__Exercise requirements__:
Turn the records below, from the line containing "Of the presented" through the end of the records, into a numbered list, leaving out blank lines.

__Record set__:
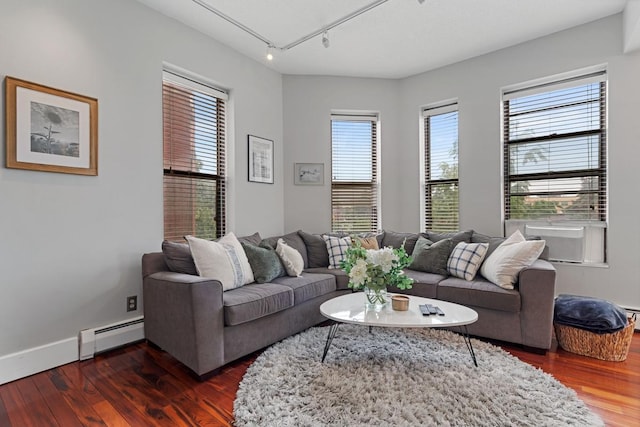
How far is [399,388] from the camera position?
197 centimetres

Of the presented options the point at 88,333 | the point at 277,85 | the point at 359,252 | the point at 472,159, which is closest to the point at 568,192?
the point at 472,159

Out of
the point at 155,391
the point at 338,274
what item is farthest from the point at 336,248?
the point at 155,391

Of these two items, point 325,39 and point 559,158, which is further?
point 559,158

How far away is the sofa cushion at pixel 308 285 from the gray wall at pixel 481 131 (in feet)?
4.06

__Worked answer__:
1. Of the presented options the point at 88,333 | the point at 277,85 | the point at 359,252 | the point at 472,159, which is closest to the point at 568,192?
2. the point at 472,159
3. Out of
4. the point at 155,391
5. the point at 338,274
6. what item is farthest from the point at 336,248?
7. the point at 155,391
8. Of these two items, point 325,39 and point 559,158, which is further?
9. point 559,158
10. How far away is the sofa cushion at pixel 308 285 from the gray wall at pixel 481 131 (in feet)?
11. 4.06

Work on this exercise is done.